Step 1: Understanding the Concept:
Interhalogen molecules of the type \(AB_3\) are formed by two different halogens. The geometry and shape are determined by the VSEPR (Valence Shell Electron Pair Repulsion) theory based on the total number of electron pairs around the central atom \(A\).
Step 2: Key Formula or Approach:
Steric Number = \(\frac{1}{2} [\text{Valence } e^- \text{ on central atom} + \text{Monovalent atoms} - \text{Charge}]\)
Step 3: Detailed Explanation:
1. Central atom \(A\) is a halogen, which has 7 valence electrons.
2. In \(AB_3\), there are 3 monovalent \(B\) atoms bonded to \(A\).
3. Total valence electrons involved = 7 (from \(A\)) + 3 (from bonds) = 10 electrons (or 5 pairs).

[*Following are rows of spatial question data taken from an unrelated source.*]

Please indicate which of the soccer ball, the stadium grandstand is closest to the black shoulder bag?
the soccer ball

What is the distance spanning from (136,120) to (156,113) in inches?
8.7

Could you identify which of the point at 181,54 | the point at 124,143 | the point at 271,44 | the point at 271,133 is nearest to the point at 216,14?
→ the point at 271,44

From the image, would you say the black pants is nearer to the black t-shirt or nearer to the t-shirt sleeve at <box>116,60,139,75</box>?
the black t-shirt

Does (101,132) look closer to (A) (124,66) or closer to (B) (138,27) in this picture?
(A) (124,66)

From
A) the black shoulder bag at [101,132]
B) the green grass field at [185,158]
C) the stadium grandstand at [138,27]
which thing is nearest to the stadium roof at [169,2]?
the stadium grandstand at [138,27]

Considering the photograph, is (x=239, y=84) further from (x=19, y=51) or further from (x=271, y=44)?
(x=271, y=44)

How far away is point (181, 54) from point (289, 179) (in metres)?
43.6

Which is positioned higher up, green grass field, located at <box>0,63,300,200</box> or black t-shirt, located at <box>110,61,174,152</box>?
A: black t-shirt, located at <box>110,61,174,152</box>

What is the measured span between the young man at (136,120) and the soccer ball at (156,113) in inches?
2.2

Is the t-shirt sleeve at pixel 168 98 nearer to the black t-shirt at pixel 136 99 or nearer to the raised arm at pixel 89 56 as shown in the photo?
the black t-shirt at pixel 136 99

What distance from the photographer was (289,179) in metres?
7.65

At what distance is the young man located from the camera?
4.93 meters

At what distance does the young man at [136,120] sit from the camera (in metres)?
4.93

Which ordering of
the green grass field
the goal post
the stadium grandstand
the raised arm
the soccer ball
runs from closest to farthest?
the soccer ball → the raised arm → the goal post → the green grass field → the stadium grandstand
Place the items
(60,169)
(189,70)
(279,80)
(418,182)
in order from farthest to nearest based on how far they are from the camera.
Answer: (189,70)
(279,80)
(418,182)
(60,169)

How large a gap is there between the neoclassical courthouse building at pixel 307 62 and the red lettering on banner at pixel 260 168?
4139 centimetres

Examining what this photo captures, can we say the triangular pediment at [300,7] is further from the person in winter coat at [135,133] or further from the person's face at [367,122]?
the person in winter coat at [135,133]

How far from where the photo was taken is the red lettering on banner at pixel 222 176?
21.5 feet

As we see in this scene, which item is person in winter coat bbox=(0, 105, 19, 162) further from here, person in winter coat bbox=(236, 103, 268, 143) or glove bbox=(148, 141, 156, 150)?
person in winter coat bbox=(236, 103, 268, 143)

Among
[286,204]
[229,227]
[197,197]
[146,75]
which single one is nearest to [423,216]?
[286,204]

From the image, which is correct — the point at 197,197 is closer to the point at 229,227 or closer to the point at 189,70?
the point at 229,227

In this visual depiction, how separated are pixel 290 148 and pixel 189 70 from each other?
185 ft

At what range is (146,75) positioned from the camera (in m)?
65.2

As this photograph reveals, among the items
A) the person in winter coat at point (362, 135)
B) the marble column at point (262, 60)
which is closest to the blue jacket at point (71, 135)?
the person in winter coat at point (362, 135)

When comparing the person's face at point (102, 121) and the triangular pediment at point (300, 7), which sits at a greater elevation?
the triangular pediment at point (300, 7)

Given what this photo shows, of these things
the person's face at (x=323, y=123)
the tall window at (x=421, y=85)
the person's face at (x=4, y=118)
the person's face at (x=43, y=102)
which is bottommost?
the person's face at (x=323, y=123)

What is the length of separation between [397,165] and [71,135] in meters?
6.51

4. Steric Number = 5. This corresponds to a trigonal bipyramidal (\(sp^3d\)) hybridization.
5. Out of the 5 electron pairs, 3 are bond pairs (BPs) with atoms \(B\).
6. Number of Lone Pairs (LPs) = \(\text{Steric Number} - \text{Bond Pairs} = 5 - 3 = 2\).
7. According to VSEPR, 2 LPs and 3 BPs result in a "T-shaped" geometry to minimize repulsion.
Step 4: Final Answer:
The number of lone pairs on the central atom \(A\) is 2.